NOAA Researchers are Building a National Ocean Listening Network

The U.S. National Oceanic and Atmospheric Administration’s Northeast Fisheries Science Center recently put five powerful recording instruments along the Northeast continental shelf break to listen to the sounds made by whales, dolphins and other marine species and to monitor ocean noise in general. It’s part of a national effort to establish a network to monitor long-term changes in just how noisy the ocean is.

By establishing a long-term NOAA-operated network of noise reference stations throughout the U.S. Exclusive Economic Zone, roughly up to 200 miles offshore, NOAA can monitor long-term changes and trends in the underwater ambient sound field from all sources, including human activity and animals that live in these waters.

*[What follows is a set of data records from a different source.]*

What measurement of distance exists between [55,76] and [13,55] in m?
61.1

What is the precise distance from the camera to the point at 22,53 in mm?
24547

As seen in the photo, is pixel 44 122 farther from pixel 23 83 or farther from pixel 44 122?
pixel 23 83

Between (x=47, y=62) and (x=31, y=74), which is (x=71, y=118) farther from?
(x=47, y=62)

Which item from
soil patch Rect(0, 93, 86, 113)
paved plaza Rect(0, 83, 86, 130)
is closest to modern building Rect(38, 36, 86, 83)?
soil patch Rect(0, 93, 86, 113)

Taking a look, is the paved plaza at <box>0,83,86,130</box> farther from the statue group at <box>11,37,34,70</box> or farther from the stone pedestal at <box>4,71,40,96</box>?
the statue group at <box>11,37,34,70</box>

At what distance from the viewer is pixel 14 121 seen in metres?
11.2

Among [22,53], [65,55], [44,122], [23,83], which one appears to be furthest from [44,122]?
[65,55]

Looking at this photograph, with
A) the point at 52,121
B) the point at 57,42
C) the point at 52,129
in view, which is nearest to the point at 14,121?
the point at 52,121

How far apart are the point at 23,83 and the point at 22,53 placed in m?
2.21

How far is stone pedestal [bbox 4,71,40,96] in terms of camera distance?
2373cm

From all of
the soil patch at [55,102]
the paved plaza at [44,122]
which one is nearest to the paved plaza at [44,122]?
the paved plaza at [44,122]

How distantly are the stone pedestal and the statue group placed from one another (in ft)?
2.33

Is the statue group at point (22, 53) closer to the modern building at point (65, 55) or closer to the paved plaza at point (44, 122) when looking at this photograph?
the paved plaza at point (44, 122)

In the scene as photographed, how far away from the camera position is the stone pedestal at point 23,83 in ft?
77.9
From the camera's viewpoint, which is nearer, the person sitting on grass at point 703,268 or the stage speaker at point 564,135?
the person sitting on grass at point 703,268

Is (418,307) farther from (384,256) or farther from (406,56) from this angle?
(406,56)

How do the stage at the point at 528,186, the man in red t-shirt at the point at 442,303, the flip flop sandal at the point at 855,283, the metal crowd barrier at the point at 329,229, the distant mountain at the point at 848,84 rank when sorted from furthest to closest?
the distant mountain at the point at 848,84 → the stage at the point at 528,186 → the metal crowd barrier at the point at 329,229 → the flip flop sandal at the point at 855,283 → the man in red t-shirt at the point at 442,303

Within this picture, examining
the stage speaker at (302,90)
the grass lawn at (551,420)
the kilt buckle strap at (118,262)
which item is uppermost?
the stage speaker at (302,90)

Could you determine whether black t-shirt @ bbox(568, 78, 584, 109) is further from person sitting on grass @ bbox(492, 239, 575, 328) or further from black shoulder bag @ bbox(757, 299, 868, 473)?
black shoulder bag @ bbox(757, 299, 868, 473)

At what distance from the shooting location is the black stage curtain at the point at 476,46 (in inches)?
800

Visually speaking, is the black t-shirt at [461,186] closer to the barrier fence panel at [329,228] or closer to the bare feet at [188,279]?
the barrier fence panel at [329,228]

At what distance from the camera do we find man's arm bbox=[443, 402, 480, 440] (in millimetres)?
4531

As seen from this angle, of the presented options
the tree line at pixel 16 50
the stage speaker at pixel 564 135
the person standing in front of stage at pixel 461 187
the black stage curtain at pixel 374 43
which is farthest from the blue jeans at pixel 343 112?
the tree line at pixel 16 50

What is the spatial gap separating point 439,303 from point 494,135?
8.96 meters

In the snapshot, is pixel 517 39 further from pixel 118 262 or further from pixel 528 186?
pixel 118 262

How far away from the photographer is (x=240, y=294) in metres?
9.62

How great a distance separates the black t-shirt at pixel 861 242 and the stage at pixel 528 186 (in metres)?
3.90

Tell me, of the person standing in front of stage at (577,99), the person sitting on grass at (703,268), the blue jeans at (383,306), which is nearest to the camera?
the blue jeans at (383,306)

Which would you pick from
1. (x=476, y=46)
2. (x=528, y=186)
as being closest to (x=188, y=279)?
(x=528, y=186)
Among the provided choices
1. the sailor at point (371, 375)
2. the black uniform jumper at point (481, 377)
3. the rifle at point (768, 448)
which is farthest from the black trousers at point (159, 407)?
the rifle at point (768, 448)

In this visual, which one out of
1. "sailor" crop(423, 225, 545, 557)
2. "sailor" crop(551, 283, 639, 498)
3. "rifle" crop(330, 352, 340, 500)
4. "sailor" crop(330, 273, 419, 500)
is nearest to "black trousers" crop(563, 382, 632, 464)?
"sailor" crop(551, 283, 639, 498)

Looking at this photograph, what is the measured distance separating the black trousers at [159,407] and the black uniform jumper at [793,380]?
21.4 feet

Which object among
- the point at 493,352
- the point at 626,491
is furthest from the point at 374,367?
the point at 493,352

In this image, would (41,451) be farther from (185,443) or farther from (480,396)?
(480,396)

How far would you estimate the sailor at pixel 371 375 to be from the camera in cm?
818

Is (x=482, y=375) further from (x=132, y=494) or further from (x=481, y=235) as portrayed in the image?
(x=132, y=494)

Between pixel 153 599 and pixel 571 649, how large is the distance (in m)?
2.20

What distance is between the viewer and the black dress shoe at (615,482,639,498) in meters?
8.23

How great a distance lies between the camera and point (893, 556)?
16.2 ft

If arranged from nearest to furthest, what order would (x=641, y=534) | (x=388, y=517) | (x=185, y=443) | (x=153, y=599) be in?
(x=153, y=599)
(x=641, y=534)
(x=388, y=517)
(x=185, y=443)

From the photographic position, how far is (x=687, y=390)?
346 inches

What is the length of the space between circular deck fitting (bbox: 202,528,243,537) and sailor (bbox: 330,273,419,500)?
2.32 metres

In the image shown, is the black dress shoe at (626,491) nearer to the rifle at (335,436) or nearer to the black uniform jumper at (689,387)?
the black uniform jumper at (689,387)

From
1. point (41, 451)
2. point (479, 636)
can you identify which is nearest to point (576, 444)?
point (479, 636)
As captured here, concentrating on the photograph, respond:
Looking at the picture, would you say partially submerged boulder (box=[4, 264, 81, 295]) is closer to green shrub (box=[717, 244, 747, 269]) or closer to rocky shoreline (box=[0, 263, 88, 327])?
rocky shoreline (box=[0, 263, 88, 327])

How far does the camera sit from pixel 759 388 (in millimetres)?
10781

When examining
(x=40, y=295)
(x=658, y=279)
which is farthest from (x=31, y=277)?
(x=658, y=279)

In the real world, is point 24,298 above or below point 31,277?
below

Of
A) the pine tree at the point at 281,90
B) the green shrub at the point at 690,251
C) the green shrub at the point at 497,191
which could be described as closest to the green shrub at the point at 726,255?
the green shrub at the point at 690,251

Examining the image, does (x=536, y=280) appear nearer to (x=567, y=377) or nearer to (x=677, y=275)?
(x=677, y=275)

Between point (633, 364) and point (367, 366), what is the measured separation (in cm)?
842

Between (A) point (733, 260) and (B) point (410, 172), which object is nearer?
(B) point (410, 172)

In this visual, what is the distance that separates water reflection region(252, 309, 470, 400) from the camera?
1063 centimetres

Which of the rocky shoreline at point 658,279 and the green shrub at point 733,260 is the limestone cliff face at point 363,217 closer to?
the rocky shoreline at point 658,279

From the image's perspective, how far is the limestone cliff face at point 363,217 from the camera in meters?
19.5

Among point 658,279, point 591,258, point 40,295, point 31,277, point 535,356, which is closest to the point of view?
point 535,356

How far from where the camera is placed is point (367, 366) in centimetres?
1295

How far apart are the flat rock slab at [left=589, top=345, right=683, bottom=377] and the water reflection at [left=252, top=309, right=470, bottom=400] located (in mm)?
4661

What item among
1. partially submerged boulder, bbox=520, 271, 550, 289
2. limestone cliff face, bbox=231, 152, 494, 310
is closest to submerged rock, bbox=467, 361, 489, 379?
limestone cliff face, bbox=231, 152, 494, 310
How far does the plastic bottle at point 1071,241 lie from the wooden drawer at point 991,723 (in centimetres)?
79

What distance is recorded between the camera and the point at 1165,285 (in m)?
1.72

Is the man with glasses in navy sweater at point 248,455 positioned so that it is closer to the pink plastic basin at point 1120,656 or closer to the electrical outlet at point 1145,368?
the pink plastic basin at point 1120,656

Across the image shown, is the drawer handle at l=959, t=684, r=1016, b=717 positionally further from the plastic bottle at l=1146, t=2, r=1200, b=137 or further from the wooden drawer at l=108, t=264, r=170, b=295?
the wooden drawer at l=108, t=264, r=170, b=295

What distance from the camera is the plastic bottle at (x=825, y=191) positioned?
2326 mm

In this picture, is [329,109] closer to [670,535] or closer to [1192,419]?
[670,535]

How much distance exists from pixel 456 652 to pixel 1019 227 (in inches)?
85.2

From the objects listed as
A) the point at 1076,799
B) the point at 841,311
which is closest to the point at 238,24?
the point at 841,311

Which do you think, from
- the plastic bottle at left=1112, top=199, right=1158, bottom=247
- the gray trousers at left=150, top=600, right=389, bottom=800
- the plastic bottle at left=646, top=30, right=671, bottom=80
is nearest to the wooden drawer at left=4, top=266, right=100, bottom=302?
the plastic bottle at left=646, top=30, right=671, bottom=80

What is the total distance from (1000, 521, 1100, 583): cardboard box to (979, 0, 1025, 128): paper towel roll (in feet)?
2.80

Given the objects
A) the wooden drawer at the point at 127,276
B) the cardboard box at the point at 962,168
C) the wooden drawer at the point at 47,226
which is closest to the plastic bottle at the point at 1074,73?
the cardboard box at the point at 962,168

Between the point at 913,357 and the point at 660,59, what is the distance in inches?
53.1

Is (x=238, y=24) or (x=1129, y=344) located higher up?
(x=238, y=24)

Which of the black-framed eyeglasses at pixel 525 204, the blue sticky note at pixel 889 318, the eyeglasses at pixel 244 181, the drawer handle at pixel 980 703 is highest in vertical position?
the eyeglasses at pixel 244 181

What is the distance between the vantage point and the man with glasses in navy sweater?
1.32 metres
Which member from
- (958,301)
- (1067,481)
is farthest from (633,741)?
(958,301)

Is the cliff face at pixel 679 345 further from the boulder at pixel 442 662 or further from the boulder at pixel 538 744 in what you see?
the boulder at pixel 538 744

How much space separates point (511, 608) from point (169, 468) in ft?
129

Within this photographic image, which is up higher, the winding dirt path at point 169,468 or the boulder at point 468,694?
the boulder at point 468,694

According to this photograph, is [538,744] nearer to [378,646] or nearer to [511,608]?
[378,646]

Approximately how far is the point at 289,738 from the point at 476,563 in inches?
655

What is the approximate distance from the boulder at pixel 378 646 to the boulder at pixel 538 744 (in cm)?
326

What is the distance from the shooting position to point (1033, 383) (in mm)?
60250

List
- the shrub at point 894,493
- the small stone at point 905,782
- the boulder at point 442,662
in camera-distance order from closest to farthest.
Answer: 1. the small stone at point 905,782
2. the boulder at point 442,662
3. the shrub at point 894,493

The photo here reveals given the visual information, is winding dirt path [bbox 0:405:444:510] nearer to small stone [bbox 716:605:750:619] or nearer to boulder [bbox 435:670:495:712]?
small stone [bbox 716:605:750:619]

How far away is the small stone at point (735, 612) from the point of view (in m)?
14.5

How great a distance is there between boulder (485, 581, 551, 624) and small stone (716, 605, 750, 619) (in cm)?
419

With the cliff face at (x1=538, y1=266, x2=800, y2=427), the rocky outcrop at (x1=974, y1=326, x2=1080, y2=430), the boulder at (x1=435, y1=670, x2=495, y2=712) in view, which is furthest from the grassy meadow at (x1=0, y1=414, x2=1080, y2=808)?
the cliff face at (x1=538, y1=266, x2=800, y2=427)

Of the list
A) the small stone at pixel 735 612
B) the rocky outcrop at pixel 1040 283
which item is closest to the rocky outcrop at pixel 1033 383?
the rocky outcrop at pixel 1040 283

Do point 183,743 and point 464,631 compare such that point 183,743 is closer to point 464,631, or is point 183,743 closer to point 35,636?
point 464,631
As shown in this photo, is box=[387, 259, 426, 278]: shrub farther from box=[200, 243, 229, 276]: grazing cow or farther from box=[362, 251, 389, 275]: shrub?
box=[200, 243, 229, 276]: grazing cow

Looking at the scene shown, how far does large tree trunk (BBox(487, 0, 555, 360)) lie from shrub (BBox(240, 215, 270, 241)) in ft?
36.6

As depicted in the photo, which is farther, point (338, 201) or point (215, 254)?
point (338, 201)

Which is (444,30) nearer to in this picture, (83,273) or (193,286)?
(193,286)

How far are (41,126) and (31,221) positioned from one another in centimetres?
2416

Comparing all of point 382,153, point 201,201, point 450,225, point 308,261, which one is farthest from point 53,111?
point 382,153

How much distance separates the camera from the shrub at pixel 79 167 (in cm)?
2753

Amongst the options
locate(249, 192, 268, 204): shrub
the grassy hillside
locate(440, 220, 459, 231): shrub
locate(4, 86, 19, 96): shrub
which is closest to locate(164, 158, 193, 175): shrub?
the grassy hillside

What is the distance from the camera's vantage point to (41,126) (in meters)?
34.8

Each station is deployed for one-to-two years before being recovered and redeployed. The data collected from the stations will provide a baseline for what ocean sound levels are now, how they are changing over time, and how human activities are impacting marine life.
Ten noise reference stations equipped with low frequency passive acoustic recorders developed by NOAA’s Pacific Marine Environmental Laboratory have been operating in U.S. waters since March 2014. There are three such buoys off the U.S. East Coast: one in Stellwagen Bank National Marine Sanctuary, one off Georges Bank between the New England Seamounts, and one off Florida on Blake Plateau.

Each station includes a set of standardized battery-powered instruments called hydrophones that listen for noise from a variety of sources. More noise reference stations are being deployed in select locations by the National Park Service, including one in the Caribbean.